The Remington Bookshelf:  A review of books currently in print, out of print or just plain old, that are of interest to collectors of Remington firearms products.

THE U.S. ENFIELD BAYONET, P1913, M1917, M1917(VIETNAM), by Daniel Jay Morrison. Demarest, NJ: Breed’s Hill Publishing Co., 2017. ISSN  978-0-692-01878-1. Hardcover, 440 pages, size 8.5 x 11 inches. Newly published.

    This monumental work could also be titled “the encyclopedia of the Pattern 1913/Model 1917 rifle and its bayonet,” so complete is its content. The author has omitted no detail in describing the origin, design, manufacture, use or issue, identification markings, etc., of this venerable rifle and bayonet of World War I and subsequent 20th Century wars. As the book’s title indicates, the bayonet variations are the focus of the book, but the author also tells the tale of the associated rifles and shotguns. Did you know that larger numbers of the M1917 rifle and its bayonet were in U.S. inventory than the Springfield M1903 rifle combination until the advent of WW2?
    The author’s depth of research is indicated by both the copious sources, footnoted in the back, and by the extensive list of experts who contributed (who are listed in the Acknowledgements). Complementing this documentation are the dozens of photographs of soldiers actually holding the weapons described in the accompanying text.
    The beginning pages — the “Introduction” and the “Terminology and Usage” — set the stage for what follows. The book is then divided into two parts.
    Part One describes the development, production and war use of the rifles and bayonets. Chapter 1 gives a short history of the design and development of the rifle, and the history of its manufacture in the U.S. — in which the Remington Arms Co. played a large part. Chapter 2 covers the design and development of the bayonet. The following Chapters 3 through 12 give an exhausting history of the issue and use of the bayonets from WW1 through the Vietnam War.
    Part Two, “For the Collector,” has an introductory chapter (13) on collecting, then a chapter (14) on bayonet markings (extensively listed), a chapter (15) on scabbards, followed by four chapters with miscellaneous information on accessories, etc., including a chapter on fakes and reproductions.
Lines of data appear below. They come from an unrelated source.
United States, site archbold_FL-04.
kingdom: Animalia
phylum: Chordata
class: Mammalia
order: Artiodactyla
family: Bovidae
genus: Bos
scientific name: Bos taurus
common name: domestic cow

    The text is well and clearly written, and is accompanied by numerous charts, tables and line drawings to better illustrate the information being discussed. The book is printed on heavy, glossy paper which permits clear black and white photographs — of the artifacts and the soldiers — to be crisply reproduced. The large format of the book allows many photographs to be reproduced in sufficient size to show detail. The heavy, glossy cover and equally heavy dust jacket will make for an enduring book.
    Well written and profusely illustrated, this book will live as the ultimate history of these important firearms and bayonets, enduring designs which saw use in several wars throughout the 20th Century. With this book, RSA member readers will come to better appreciate the role that Remington played in their manufacture.